[START OF Document passage]

By downloading this code you agree to the
Source Code Use License (PDF). |
{ version = 2.40; (* of imgalt.p 2017 Apr 06}
(* begin module describe.imgalt *)
(*
name
imgalt: html image alt detection and upgrading for 508 requirements
synopsis
imgalt(orihtml: in, imgaltp: in,
imagereport: out, imagenames: out,
althtml: out, altstrings: out,
stop: out,
output: out)
files
orihtml: the original html file to be analyzed.
imgaltp: parameters to control the program. The file must contain the
following parameters, one per line:
parameterversion: The version number of the program. This allows the
user to be warned if an old parameter file is used.
Second line: showconversion (charcter),
showparse (charcter):
If the first character is a 'c', then each conversion name
and alt tag is shown as it is read in. This could be a long
list. They look like: 'new.gif -> "new"'.
If the second character is an 's', then the orihtml file is
copied to the output with parsing information displayed.

[END OF Document passage]

◆ **Jobs**
(a) Reproduce the imgalt documentation from "Second line: showconversion" to "parsing information displayed.".
(b) According to the imgalt documentation, what happens when the second character on the second line of the parameter file is an 's'?

[START OF Stored data]

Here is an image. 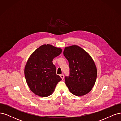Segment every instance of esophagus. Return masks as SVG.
Listing matches in <instances>:
<instances>
[{
    "label": "esophagus",
    "instance_id": "obj_1",
    "mask_svg": "<svg viewBox=\"0 0 121 121\" xmlns=\"http://www.w3.org/2000/svg\"><path fill=\"white\" fill-rule=\"evenodd\" d=\"M60 77H61V78H62V79H63L64 78V75L63 74L60 75Z\"/></svg>",
    "mask_w": 121,
    "mask_h": 121
}]
</instances>
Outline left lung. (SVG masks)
Listing matches in <instances>:
<instances>
[{
    "label": "left lung",
    "mask_w": 121,
    "mask_h": 121,
    "mask_svg": "<svg viewBox=\"0 0 121 121\" xmlns=\"http://www.w3.org/2000/svg\"><path fill=\"white\" fill-rule=\"evenodd\" d=\"M63 54L69 64L70 75L65 80L70 92L77 96L87 94L94 86L97 78L94 61L85 50L77 45L65 47Z\"/></svg>",
    "instance_id": "obj_1"
}]
</instances>
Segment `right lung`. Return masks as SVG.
Listing matches in <instances>:
<instances>
[{
  "label": "right lung",
  "instance_id": "obj_1",
  "mask_svg": "<svg viewBox=\"0 0 121 121\" xmlns=\"http://www.w3.org/2000/svg\"><path fill=\"white\" fill-rule=\"evenodd\" d=\"M62 50L50 44L38 47L32 53L24 68L26 81L31 91L40 97L50 96L62 80L56 74L53 59Z\"/></svg>",
  "mask_w": 121,
  "mask_h": 121
}]
</instances>
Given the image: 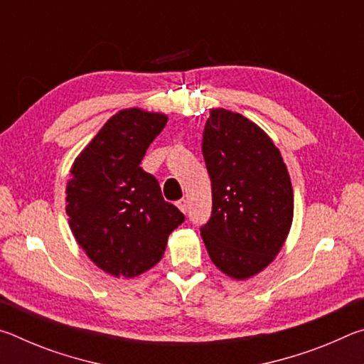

[END OF Stored data]

◆ **Final results**
(a)
Second line: showconversion (charcter),
showparse (charcter):
If the first character is a 'c', then each conversion name
and alt tag is shown as it is read in. This could be a long
list. They look like: 'new.gif -> "new"'.
If the second character is an 's', then the orihtml file is
copied to the output with parsing information displayed.

(b) The orihtml file is copied to the output with parsing information displayed.